9. Slide 73 points out that the familiar notation log₂ is in fact a partial application.

   The logBase function computes the logarithm for an arbitrary base. Check its type and then create and test functions log2 and log10 that compute base-2 and base-10 logarithms.

10. Write a function between first last value that returns True iff value is between first and last, inclusive.

    Example of usage:

    > between 10 20 15
    True
    
    > between 'X' 'Z' 'Y'
    True
    

    Next, bind isLower to a partial application of between that will test to see if isLower's argument is a lower-case letter. See if you can replace the ... below with code to make the expressions that follow work.

    > let isLower = ...
    > isLower 'm'
    True
    > isLower 'X'
    False
    

    Here are between and isLower:

    let between first last value = value >= first && value <= last
    
    let isLower = between 'a' 'z'
    

    Your first thought with let isLower = ... might have been, "Where's the argument of isLower?" Instead of defining a function

    let isLower letter  = letter >= 'a' && letter <= 'z'
    

    we can just plug a couple of values into between. Compare isLower to between. isLower looks like between with 'a' plugged in for first and 'z' plugged in for last. This a key idea, at the heart of partial application. Let me know if you don't understand it.
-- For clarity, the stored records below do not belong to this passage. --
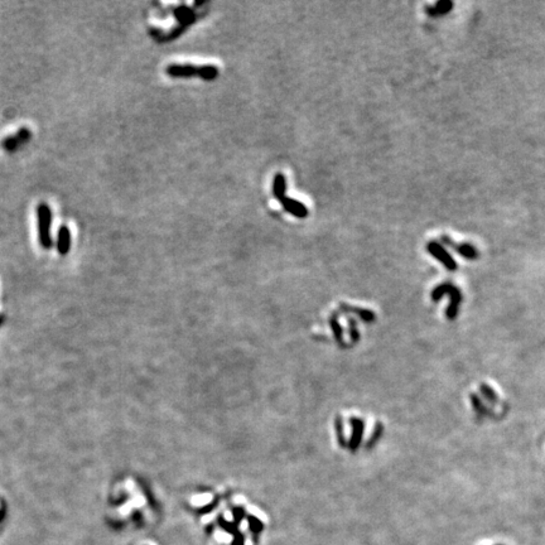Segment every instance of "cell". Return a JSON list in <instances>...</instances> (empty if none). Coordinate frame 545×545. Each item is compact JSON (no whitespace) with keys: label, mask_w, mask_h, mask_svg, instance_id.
I'll use <instances>...</instances> for the list:
<instances>
[{"label":"cell","mask_w":545,"mask_h":545,"mask_svg":"<svg viewBox=\"0 0 545 545\" xmlns=\"http://www.w3.org/2000/svg\"><path fill=\"white\" fill-rule=\"evenodd\" d=\"M427 250L432 257H434L437 260L442 262L448 270H456L457 269V264L454 261V259L451 257V254L445 250L444 246L441 242L432 240V241L428 242Z\"/></svg>","instance_id":"obj_5"},{"label":"cell","mask_w":545,"mask_h":545,"mask_svg":"<svg viewBox=\"0 0 545 545\" xmlns=\"http://www.w3.org/2000/svg\"><path fill=\"white\" fill-rule=\"evenodd\" d=\"M30 139H32V131L28 128H21L19 130H17L15 134L3 139L1 148H3L6 153H14V152L18 151L19 148L23 147L24 144H27Z\"/></svg>","instance_id":"obj_3"},{"label":"cell","mask_w":545,"mask_h":545,"mask_svg":"<svg viewBox=\"0 0 545 545\" xmlns=\"http://www.w3.org/2000/svg\"><path fill=\"white\" fill-rule=\"evenodd\" d=\"M278 202L282 205V207L285 209L286 212L290 213V215L294 216V217L297 218H306L307 216H308V213H310V211H308L306 205L302 204V202H299V201L297 200L286 197V196H284V197L282 198V200L278 201Z\"/></svg>","instance_id":"obj_7"},{"label":"cell","mask_w":545,"mask_h":545,"mask_svg":"<svg viewBox=\"0 0 545 545\" xmlns=\"http://www.w3.org/2000/svg\"><path fill=\"white\" fill-rule=\"evenodd\" d=\"M37 229H38V240L43 249L48 250L53 246L52 239V211L47 204L42 202L37 206Z\"/></svg>","instance_id":"obj_2"},{"label":"cell","mask_w":545,"mask_h":545,"mask_svg":"<svg viewBox=\"0 0 545 545\" xmlns=\"http://www.w3.org/2000/svg\"><path fill=\"white\" fill-rule=\"evenodd\" d=\"M165 74L169 77L181 78V77L198 76L202 80L212 81L218 76V68L216 66H192V65H169L165 68Z\"/></svg>","instance_id":"obj_1"},{"label":"cell","mask_w":545,"mask_h":545,"mask_svg":"<svg viewBox=\"0 0 545 545\" xmlns=\"http://www.w3.org/2000/svg\"><path fill=\"white\" fill-rule=\"evenodd\" d=\"M286 192V180L283 173H277L273 181V196L279 201L284 197Z\"/></svg>","instance_id":"obj_10"},{"label":"cell","mask_w":545,"mask_h":545,"mask_svg":"<svg viewBox=\"0 0 545 545\" xmlns=\"http://www.w3.org/2000/svg\"><path fill=\"white\" fill-rule=\"evenodd\" d=\"M489 545H504V544H489Z\"/></svg>","instance_id":"obj_11"},{"label":"cell","mask_w":545,"mask_h":545,"mask_svg":"<svg viewBox=\"0 0 545 545\" xmlns=\"http://www.w3.org/2000/svg\"><path fill=\"white\" fill-rule=\"evenodd\" d=\"M443 294L451 295V298H452V299H451V307L448 308V313H449V317H453V313L456 314L457 308H458L461 299H462V295H461L460 289L457 288V286L452 285V284H449V283L441 284V285H438L433 290L432 298H433V299H439V298L442 297Z\"/></svg>","instance_id":"obj_4"},{"label":"cell","mask_w":545,"mask_h":545,"mask_svg":"<svg viewBox=\"0 0 545 545\" xmlns=\"http://www.w3.org/2000/svg\"><path fill=\"white\" fill-rule=\"evenodd\" d=\"M70 249H71V231L66 225H62L57 234V250L59 255H67Z\"/></svg>","instance_id":"obj_8"},{"label":"cell","mask_w":545,"mask_h":545,"mask_svg":"<svg viewBox=\"0 0 545 545\" xmlns=\"http://www.w3.org/2000/svg\"><path fill=\"white\" fill-rule=\"evenodd\" d=\"M441 241L444 242V245H447V246L452 248L453 250H456L458 255L466 258V259L474 260V259H477L478 255H480V254H478L477 249L474 248L473 245L468 244V242L457 244L456 241H453V240H452L451 237H449V236H447V235L441 236Z\"/></svg>","instance_id":"obj_6"},{"label":"cell","mask_w":545,"mask_h":545,"mask_svg":"<svg viewBox=\"0 0 545 545\" xmlns=\"http://www.w3.org/2000/svg\"><path fill=\"white\" fill-rule=\"evenodd\" d=\"M453 5V1L451 0H439L434 5L427 6V14L430 17H442L451 12Z\"/></svg>","instance_id":"obj_9"}]
</instances>
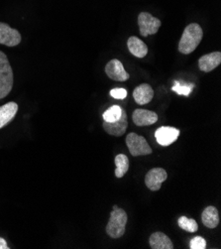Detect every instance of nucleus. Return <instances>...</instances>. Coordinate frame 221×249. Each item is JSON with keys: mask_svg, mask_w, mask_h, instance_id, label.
Instances as JSON below:
<instances>
[{"mask_svg": "<svg viewBox=\"0 0 221 249\" xmlns=\"http://www.w3.org/2000/svg\"><path fill=\"white\" fill-rule=\"evenodd\" d=\"M168 174L163 168H154L150 170L145 177V184L149 190L157 192L161 189L162 184L167 180Z\"/></svg>", "mask_w": 221, "mask_h": 249, "instance_id": "nucleus-6", "label": "nucleus"}, {"mask_svg": "<svg viewBox=\"0 0 221 249\" xmlns=\"http://www.w3.org/2000/svg\"><path fill=\"white\" fill-rule=\"evenodd\" d=\"M22 37L18 30L11 28L8 24L0 22V44L15 47L21 43Z\"/></svg>", "mask_w": 221, "mask_h": 249, "instance_id": "nucleus-7", "label": "nucleus"}, {"mask_svg": "<svg viewBox=\"0 0 221 249\" xmlns=\"http://www.w3.org/2000/svg\"><path fill=\"white\" fill-rule=\"evenodd\" d=\"M0 249H9L7 242L2 237H0Z\"/></svg>", "mask_w": 221, "mask_h": 249, "instance_id": "nucleus-24", "label": "nucleus"}, {"mask_svg": "<svg viewBox=\"0 0 221 249\" xmlns=\"http://www.w3.org/2000/svg\"><path fill=\"white\" fill-rule=\"evenodd\" d=\"M193 88H194L193 84H191V85H182L179 82H176L174 87L171 88V89H173V91L177 92L180 95L187 96V95L190 94Z\"/></svg>", "mask_w": 221, "mask_h": 249, "instance_id": "nucleus-21", "label": "nucleus"}, {"mask_svg": "<svg viewBox=\"0 0 221 249\" xmlns=\"http://www.w3.org/2000/svg\"><path fill=\"white\" fill-rule=\"evenodd\" d=\"M132 120L137 126H148L158 121V115L154 111L138 108L134 110Z\"/></svg>", "mask_w": 221, "mask_h": 249, "instance_id": "nucleus-11", "label": "nucleus"}, {"mask_svg": "<svg viewBox=\"0 0 221 249\" xmlns=\"http://www.w3.org/2000/svg\"><path fill=\"white\" fill-rule=\"evenodd\" d=\"M180 130L170 126H162L155 132L156 140L162 146H170V144H173L178 140Z\"/></svg>", "mask_w": 221, "mask_h": 249, "instance_id": "nucleus-9", "label": "nucleus"}, {"mask_svg": "<svg viewBox=\"0 0 221 249\" xmlns=\"http://www.w3.org/2000/svg\"><path fill=\"white\" fill-rule=\"evenodd\" d=\"M127 127H128V118L124 110L122 111V115L118 120L114 122H106V121L103 122L104 130L112 136H117V137L122 136L125 133Z\"/></svg>", "mask_w": 221, "mask_h": 249, "instance_id": "nucleus-10", "label": "nucleus"}, {"mask_svg": "<svg viewBox=\"0 0 221 249\" xmlns=\"http://www.w3.org/2000/svg\"><path fill=\"white\" fill-rule=\"evenodd\" d=\"M138 25L141 36L148 37L158 32L162 23L160 19L154 17L149 12H141L138 15Z\"/></svg>", "mask_w": 221, "mask_h": 249, "instance_id": "nucleus-5", "label": "nucleus"}, {"mask_svg": "<svg viewBox=\"0 0 221 249\" xmlns=\"http://www.w3.org/2000/svg\"><path fill=\"white\" fill-rule=\"evenodd\" d=\"M127 46L130 53L136 58H144L148 54V47L136 36H131L128 39Z\"/></svg>", "mask_w": 221, "mask_h": 249, "instance_id": "nucleus-15", "label": "nucleus"}, {"mask_svg": "<svg viewBox=\"0 0 221 249\" xmlns=\"http://www.w3.org/2000/svg\"><path fill=\"white\" fill-rule=\"evenodd\" d=\"M204 37L203 28L198 23H191L185 28L179 43V51L184 55L191 54L199 47Z\"/></svg>", "mask_w": 221, "mask_h": 249, "instance_id": "nucleus-1", "label": "nucleus"}, {"mask_svg": "<svg viewBox=\"0 0 221 249\" xmlns=\"http://www.w3.org/2000/svg\"><path fill=\"white\" fill-rule=\"evenodd\" d=\"M221 63V53L212 52L206 54L199 60V68L204 72H210L215 68H217Z\"/></svg>", "mask_w": 221, "mask_h": 249, "instance_id": "nucleus-13", "label": "nucleus"}, {"mask_svg": "<svg viewBox=\"0 0 221 249\" xmlns=\"http://www.w3.org/2000/svg\"><path fill=\"white\" fill-rule=\"evenodd\" d=\"M115 176L117 178H122L129 170V159L124 154H118L115 157Z\"/></svg>", "mask_w": 221, "mask_h": 249, "instance_id": "nucleus-18", "label": "nucleus"}, {"mask_svg": "<svg viewBox=\"0 0 221 249\" xmlns=\"http://www.w3.org/2000/svg\"><path fill=\"white\" fill-rule=\"evenodd\" d=\"M202 220L204 225L208 229H215L219 223L218 211L214 207H207L202 213Z\"/></svg>", "mask_w": 221, "mask_h": 249, "instance_id": "nucleus-17", "label": "nucleus"}, {"mask_svg": "<svg viewBox=\"0 0 221 249\" xmlns=\"http://www.w3.org/2000/svg\"><path fill=\"white\" fill-rule=\"evenodd\" d=\"M105 73L109 79L116 82H125L130 77L123 65L117 59H113L107 63L105 66Z\"/></svg>", "mask_w": 221, "mask_h": 249, "instance_id": "nucleus-8", "label": "nucleus"}, {"mask_svg": "<svg viewBox=\"0 0 221 249\" xmlns=\"http://www.w3.org/2000/svg\"><path fill=\"white\" fill-rule=\"evenodd\" d=\"M13 71L7 56L0 51V99L6 97L13 88Z\"/></svg>", "mask_w": 221, "mask_h": 249, "instance_id": "nucleus-3", "label": "nucleus"}, {"mask_svg": "<svg viewBox=\"0 0 221 249\" xmlns=\"http://www.w3.org/2000/svg\"><path fill=\"white\" fill-rule=\"evenodd\" d=\"M122 111H123L122 107H120L119 106H113L104 111L102 117L106 122H114L121 117Z\"/></svg>", "mask_w": 221, "mask_h": 249, "instance_id": "nucleus-20", "label": "nucleus"}, {"mask_svg": "<svg viewBox=\"0 0 221 249\" xmlns=\"http://www.w3.org/2000/svg\"><path fill=\"white\" fill-rule=\"evenodd\" d=\"M206 240L202 236H195L190 240L189 248L190 249H205L206 248Z\"/></svg>", "mask_w": 221, "mask_h": 249, "instance_id": "nucleus-22", "label": "nucleus"}, {"mask_svg": "<svg viewBox=\"0 0 221 249\" xmlns=\"http://www.w3.org/2000/svg\"><path fill=\"white\" fill-rule=\"evenodd\" d=\"M110 95L115 99H124L127 96V90L122 88L113 89L110 90Z\"/></svg>", "mask_w": 221, "mask_h": 249, "instance_id": "nucleus-23", "label": "nucleus"}, {"mask_svg": "<svg viewBox=\"0 0 221 249\" xmlns=\"http://www.w3.org/2000/svg\"><path fill=\"white\" fill-rule=\"evenodd\" d=\"M149 244L152 249H173L174 244L170 239L163 232H154L149 239Z\"/></svg>", "mask_w": 221, "mask_h": 249, "instance_id": "nucleus-16", "label": "nucleus"}, {"mask_svg": "<svg viewBox=\"0 0 221 249\" xmlns=\"http://www.w3.org/2000/svg\"><path fill=\"white\" fill-rule=\"evenodd\" d=\"M134 101L139 106L148 105L154 97V89L148 84H142L135 88L133 91Z\"/></svg>", "mask_w": 221, "mask_h": 249, "instance_id": "nucleus-12", "label": "nucleus"}, {"mask_svg": "<svg viewBox=\"0 0 221 249\" xmlns=\"http://www.w3.org/2000/svg\"><path fill=\"white\" fill-rule=\"evenodd\" d=\"M126 145L132 156H146L152 153V148L147 140L136 133H129L126 137Z\"/></svg>", "mask_w": 221, "mask_h": 249, "instance_id": "nucleus-4", "label": "nucleus"}, {"mask_svg": "<svg viewBox=\"0 0 221 249\" xmlns=\"http://www.w3.org/2000/svg\"><path fill=\"white\" fill-rule=\"evenodd\" d=\"M128 216L123 209H120L117 206L113 207V211L110 213V218L106 226V233L114 239L120 238L125 233L126 223Z\"/></svg>", "mask_w": 221, "mask_h": 249, "instance_id": "nucleus-2", "label": "nucleus"}, {"mask_svg": "<svg viewBox=\"0 0 221 249\" xmlns=\"http://www.w3.org/2000/svg\"><path fill=\"white\" fill-rule=\"evenodd\" d=\"M178 225L182 230H184L187 232H195L199 230V226H198V223H196V221L194 219L188 218L185 215L181 216L178 219Z\"/></svg>", "mask_w": 221, "mask_h": 249, "instance_id": "nucleus-19", "label": "nucleus"}, {"mask_svg": "<svg viewBox=\"0 0 221 249\" xmlns=\"http://www.w3.org/2000/svg\"><path fill=\"white\" fill-rule=\"evenodd\" d=\"M18 111V105L14 102H10L8 104L0 107V129L3 128L12 119L15 117Z\"/></svg>", "mask_w": 221, "mask_h": 249, "instance_id": "nucleus-14", "label": "nucleus"}]
</instances>
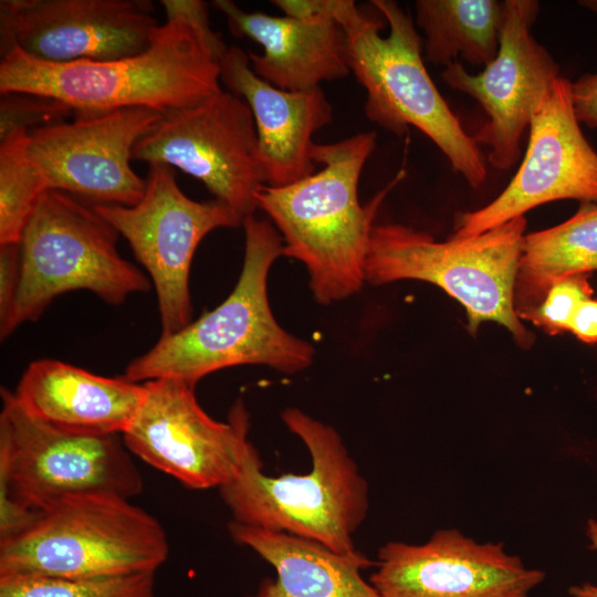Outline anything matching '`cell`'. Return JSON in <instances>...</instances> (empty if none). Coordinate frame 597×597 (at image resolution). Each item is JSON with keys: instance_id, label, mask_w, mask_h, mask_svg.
<instances>
[{"instance_id": "cell-1", "label": "cell", "mask_w": 597, "mask_h": 597, "mask_svg": "<svg viewBox=\"0 0 597 597\" xmlns=\"http://www.w3.org/2000/svg\"><path fill=\"white\" fill-rule=\"evenodd\" d=\"M376 138L375 132H368L315 144L312 159L323 164V169L291 185H263L255 195L258 208L283 235L282 254L305 264L314 297L322 304L362 289L374 220L387 193L406 174L400 170L368 203H359L360 174Z\"/></svg>"}, {"instance_id": "cell-14", "label": "cell", "mask_w": 597, "mask_h": 597, "mask_svg": "<svg viewBox=\"0 0 597 597\" xmlns=\"http://www.w3.org/2000/svg\"><path fill=\"white\" fill-rule=\"evenodd\" d=\"M538 11L534 0L503 1L495 59L478 74L469 73L459 61L441 74L450 87L473 97L488 115L473 139L489 147L488 160L496 169L516 164L525 129L561 76L558 64L532 35Z\"/></svg>"}, {"instance_id": "cell-24", "label": "cell", "mask_w": 597, "mask_h": 597, "mask_svg": "<svg viewBox=\"0 0 597 597\" xmlns=\"http://www.w3.org/2000/svg\"><path fill=\"white\" fill-rule=\"evenodd\" d=\"M29 130L0 140V244L19 243L46 184L28 153Z\"/></svg>"}, {"instance_id": "cell-25", "label": "cell", "mask_w": 597, "mask_h": 597, "mask_svg": "<svg viewBox=\"0 0 597 597\" xmlns=\"http://www.w3.org/2000/svg\"><path fill=\"white\" fill-rule=\"evenodd\" d=\"M156 573L103 578L0 576V597H156Z\"/></svg>"}, {"instance_id": "cell-11", "label": "cell", "mask_w": 597, "mask_h": 597, "mask_svg": "<svg viewBox=\"0 0 597 597\" xmlns=\"http://www.w3.org/2000/svg\"><path fill=\"white\" fill-rule=\"evenodd\" d=\"M144 386V398L122 434L129 452L190 489H220L232 481L251 446L243 401L221 422L201 408L195 386L186 381L159 378Z\"/></svg>"}, {"instance_id": "cell-6", "label": "cell", "mask_w": 597, "mask_h": 597, "mask_svg": "<svg viewBox=\"0 0 597 597\" xmlns=\"http://www.w3.org/2000/svg\"><path fill=\"white\" fill-rule=\"evenodd\" d=\"M169 545L161 524L107 492L62 498L0 540V576L103 578L156 573Z\"/></svg>"}, {"instance_id": "cell-30", "label": "cell", "mask_w": 597, "mask_h": 597, "mask_svg": "<svg viewBox=\"0 0 597 597\" xmlns=\"http://www.w3.org/2000/svg\"><path fill=\"white\" fill-rule=\"evenodd\" d=\"M570 98L578 123L597 128V73L584 74L570 83Z\"/></svg>"}, {"instance_id": "cell-31", "label": "cell", "mask_w": 597, "mask_h": 597, "mask_svg": "<svg viewBox=\"0 0 597 597\" xmlns=\"http://www.w3.org/2000/svg\"><path fill=\"white\" fill-rule=\"evenodd\" d=\"M341 0H273L286 17L296 19L328 18L335 20Z\"/></svg>"}, {"instance_id": "cell-19", "label": "cell", "mask_w": 597, "mask_h": 597, "mask_svg": "<svg viewBox=\"0 0 597 597\" xmlns=\"http://www.w3.org/2000/svg\"><path fill=\"white\" fill-rule=\"evenodd\" d=\"M212 6L233 35L262 46V54L249 53L251 69L280 90L308 91L350 72L346 33L335 20L249 12L230 0H214Z\"/></svg>"}, {"instance_id": "cell-27", "label": "cell", "mask_w": 597, "mask_h": 597, "mask_svg": "<svg viewBox=\"0 0 597 597\" xmlns=\"http://www.w3.org/2000/svg\"><path fill=\"white\" fill-rule=\"evenodd\" d=\"M0 140L18 128L65 122L74 109L50 96L28 92L0 93Z\"/></svg>"}, {"instance_id": "cell-17", "label": "cell", "mask_w": 597, "mask_h": 597, "mask_svg": "<svg viewBox=\"0 0 597 597\" xmlns=\"http://www.w3.org/2000/svg\"><path fill=\"white\" fill-rule=\"evenodd\" d=\"M375 567L369 582L381 597H528L545 578L503 543H479L454 528L423 544L387 542Z\"/></svg>"}, {"instance_id": "cell-8", "label": "cell", "mask_w": 597, "mask_h": 597, "mask_svg": "<svg viewBox=\"0 0 597 597\" xmlns=\"http://www.w3.org/2000/svg\"><path fill=\"white\" fill-rule=\"evenodd\" d=\"M1 533L67 495L107 492L130 499L142 492V474L121 434L65 432L28 415L9 389H1Z\"/></svg>"}, {"instance_id": "cell-15", "label": "cell", "mask_w": 597, "mask_h": 597, "mask_svg": "<svg viewBox=\"0 0 597 597\" xmlns=\"http://www.w3.org/2000/svg\"><path fill=\"white\" fill-rule=\"evenodd\" d=\"M150 0H1L0 54L12 49L51 63L136 55L158 24Z\"/></svg>"}, {"instance_id": "cell-26", "label": "cell", "mask_w": 597, "mask_h": 597, "mask_svg": "<svg viewBox=\"0 0 597 597\" xmlns=\"http://www.w3.org/2000/svg\"><path fill=\"white\" fill-rule=\"evenodd\" d=\"M589 276L588 273H577L556 280L542 302L519 318L533 323L549 335L569 332L576 310L594 294Z\"/></svg>"}, {"instance_id": "cell-28", "label": "cell", "mask_w": 597, "mask_h": 597, "mask_svg": "<svg viewBox=\"0 0 597 597\" xmlns=\"http://www.w3.org/2000/svg\"><path fill=\"white\" fill-rule=\"evenodd\" d=\"M21 279V254L19 243L0 244V336H10L11 321L15 307Z\"/></svg>"}, {"instance_id": "cell-16", "label": "cell", "mask_w": 597, "mask_h": 597, "mask_svg": "<svg viewBox=\"0 0 597 597\" xmlns=\"http://www.w3.org/2000/svg\"><path fill=\"white\" fill-rule=\"evenodd\" d=\"M570 83L559 76L530 124L524 158L489 205L455 216L453 238L483 233L546 202L597 201V151L580 129Z\"/></svg>"}, {"instance_id": "cell-2", "label": "cell", "mask_w": 597, "mask_h": 597, "mask_svg": "<svg viewBox=\"0 0 597 597\" xmlns=\"http://www.w3.org/2000/svg\"><path fill=\"white\" fill-rule=\"evenodd\" d=\"M220 82L207 38L180 19L166 20L133 56L51 63L12 49L0 62V93L50 96L74 112L142 107L164 114L209 100L222 91Z\"/></svg>"}, {"instance_id": "cell-3", "label": "cell", "mask_w": 597, "mask_h": 597, "mask_svg": "<svg viewBox=\"0 0 597 597\" xmlns=\"http://www.w3.org/2000/svg\"><path fill=\"white\" fill-rule=\"evenodd\" d=\"M242 226L244 260L231 294L180 331L160 336L127 365L124 377L134 383L174 378L196 386L205 376L232 366L266 365L291 374L312 363L313 346L284 331L268 301V273L282 255L283 238L253 214Z\"/></svg>"}, {"instance_id": "cell-12", "label": "cell", "mask_w": 597, "mask_h": 597, "mask_svg": "<svg viewBox=\"0 0 597 597\" xmlns=\"http://www.w3.org/2000/svg\"><path fill=\"white\" fill-rule=\"evenodd\" d=\"M132 160L165 164L193 176L243 219L258 208L255 195L265 185L252 111L229 91L164 113L136 143Z\"/></svg>"}, {"instance_id": "cell-22", "label": "cell", "mask_w": 597, "mask_h": 597, "mask_svg": "<svg viewBox=\"0 0 597 597\" xmlns=\"http://www.w3.org/2000/svg\"><path fill=\"white\" fill-rule=\"evenodd\" d=\"M597 271V201H583L566 221L525 234L514 284L517 317L537 306L558 279Z\"/></svg>"}, {"instance_id": "cell-23", "label": "cell", "mask_w": 597, "mask_h": 597, "mask_svg": "<svg viewBox=\"0 0 597 597\" xmlns=\"http://www.w3.org/2000/svg\"><path fill=\"white\" fill-rule=\"evenodd\" d=\"M415 10L429 62L447 67L462 57L485 67L498 55L503 1L417 0Z\"/></svg>"}, {"instance_id": "cell-29", "label": "cell", "mask_w": 597, "mask_h": 597, "mask_svg": "<svg viewBox=\"0 0 597 597\" xmlns=\"http://www.w3.org/2000/svg\"><path fill=\"white\" fill-rule=\"evenodd\" d=\"M167 20H185L202 31L217 59L221 60L228 46L209 23L208 6L200 0H161Z\"/></svg>"}, {"instance_id": "cell-33", "label": "cell", "mask_w": 597, "mask_h": 597, "mask_svg": "<svg viewBox=\"0 0 597 597\" xmlns=\"http://www.w3.org/2000/svg\"><path fill=\"white\" fill-rule=\"evenodd\" d=\"M586 534L590 547L597 552V521L591 519L587 522ZM570 597H597V586L590 583L573 585L568 589Z\"/></svg>"}, {"instance_id": "cell-9", "label": "cell", "mask_w": 597, "mask_h": 597, "mask_svg": "<svg viewBox=\"0 0 597 597\" xmlns=\"http://www.w3.org/2000/svg\"><path fill=\"white\" fill-rule=\"evenodd\" d=\"M118 232L90 206L48 189L20 244L21 279L11 333L34 322L59 295L90 291L111 305L150 289L148 277L116 248Z\"/></svg>"}, {"instance_id": "cell-21", "label": "cell", "mask_w": 597, "mask_h": 597, "mask_svg": "<svg viewBox=\"0 0 597 597\" xmlns=\"http://www.w3.org/2000/svg\"><path fill=\"white\" fill-rule=\"evenodd\" d=\"M228 530L240 545L255 552L275 572L247 597H381L363 570L375 562L357 551L339 554L291 534L231 521Z\"/></svg>"}, {"instance_id": "cell-13", "label": "cell", "mask_w": 597, "mask_h": 597, "mask_svg": "<svg viewBox=\"0 0 597 597\" xmlns=\"http://www.w3.org/2000/svg\"><path fill=\"white\" fill-rule=\"evenodd\" d=\"M161 115L142 107L76 111L72 122L29 130V157L48 189L93 207L135 206L146 179L130 166L133 148Z\"/></svg>"}, {"instance_id": "cell-20", "label": "cell", "mask_w": 597, "mask_h": 597, "mask_svg": "<svg viewBox=\"0 0 597 597\" xmlns=\"http://www.w3.org/2000/svg\"><path fill=\"white\" fill-rule=\"evenodd\" d=\"M144 394V384L124 376L105 377L51 358L30 363L12 391L34 419L83 436H122Z\"/></svg>"}, {"instance_id": "cell-32", "label": "cell", "mask_w": 597, "mask_h": 597, "mask_svg": "<svg viewBox=\"0 0 597 597\" xmlns=\"http://www.w3.org/2000/svg\"><path fill=\"white\" fill-rule=\"evenodd\" d=\"M569 332L587 344L597 343V300L584 301L576 310Z\"/></svg>"}, {"instance_id": "cell-5", "label": "cell", "mask_w": 597, "mask_h": 597, "mask_svg": "<svg viewBox=\"0 0 597 597\" xmlns=\"http://www.w3.org/2000/svg\"><path fill=\"white\" fill-rule=\"evenodd\" d=\"M371 3L387 20L388 36L380 35L381 21L364 15L353 0H344L336 18L346 33L350 71L367 93V118L398 137L409 126L418 128L455 172L480 187L486 178L482 151L428 74L415 22L395 1Z\"/></svg>"}, {"instance_id": "cell-18", "label": "cell", "mask_w": 597, "mask_h": 597, "mask_svg": "<svg viewBox=\"0 0 597 597\" xmlns=\"http://www.w3.org/2000/svg\"><path fill=\"white\" fill-rule=\"evenodd\" d=\"M220 81L250 106L265 185L281 187L314 174L313 135L332 122L333 107L321 87L284 91L259 77L249 54L230 46L221 57Z\"/></svg>"}, {"instance_id": "cell-10", "label": "cell", "mask_w": 597, "mask_h": 597, "mask_svg": "<svg viewBox=\"0 0 597 597\" xmlns=\"http://www.w3.org/2000/svg\"><path fill=\"white\" fill-rule=\"evenodd\" d=\"M94 208L125 238L148 272L161 336L187 326L192 316L189 275L197 247L212 230L237 228L243 218L218 199L199 202L186 196L172 167L165 164L149 165L145 193L135 206Z\"/></svg>"}, {"instance_id": "cell-4", "label": "cell", "mask_w": 597, "mask_h": 597, "mask_svg": "<svg viewBox=\"0 0 597 597\" xmlns=\"http://www.w3.org/2000/svg\"><path fill=\"white\" fill-rule=\"evenodd\" d=\"M281 418L308 450L311 469L268 475L251 443L239 474L219 489L232 521L356 553L354 534L369 509L366 479L335 428L293 407Z\"/></svg>"}, {"instance_id": "cell-7", "label": "cell", "mask_w": 597, "mask_h": 597, "mask_svg": "<svg viewBox=\"0 0 597 597\" xmlns=\"http://www.w3.org/2000/svg\"><path fill=\"white\" fill-rule=\"evenodd\" d=\"M525 229L526 219L520 216L476 235L450 237L438 242L408 226L374 224L365 281L433 283L465 308L471 334L478 332L482 322L493 321L506 327L514 342L527 349L534 335L517 317L513 302Z\"/></svg>"}]
</instances>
    Also, notice how the arguments for between have been arranged to facilitate this partial application. If it were between value first last we couldn't create isLower by making a partial application of between.

    Another problem! (Yes, even the answers have problems!) Define isUpper and isDigit, too.

11. The last example on slide 30 looks like string concatenation but we'll learn that there's more to it than just that. In the meantime, use ++ to create a function wrap that behaves like this:

    > wrap "(" ")" "abc"
    "(abc)"
    
    > let parens = wrap "(" ")"
    
    > let brackets = wrap "<" ">"
    
    > parens (brackets (parens "123"))
    "(<(123)>)"
    

    If you succeed, use :t to check the type of wrap, parens, and brackets.

    let wrap before after text = before ++ text ++ after
    

    Note that parens and brackets are partial applications, with matching parentheses and brackets, respectively, plugged-in ("wired-in").

12. Think up a good real-world analogy for partial application.

13. If you know JavaScript, create a JavaScript version of add from slide 85. The expression add(3)(4) should produce 7.

    function add(x) {
        return function (y) { return x + y }
        }
    

14. Look through some old code you've written—Java or whatever—and see if you can find some cases where the ability to use a partial application might have saved some repetition. If you know C, think about fprintf.

15. Many UNIX shells have a command aliasing mechanism. A common bash alias is this:

    alias ll="ls -l"
    

    How are aliases like partial applications? How do they differ?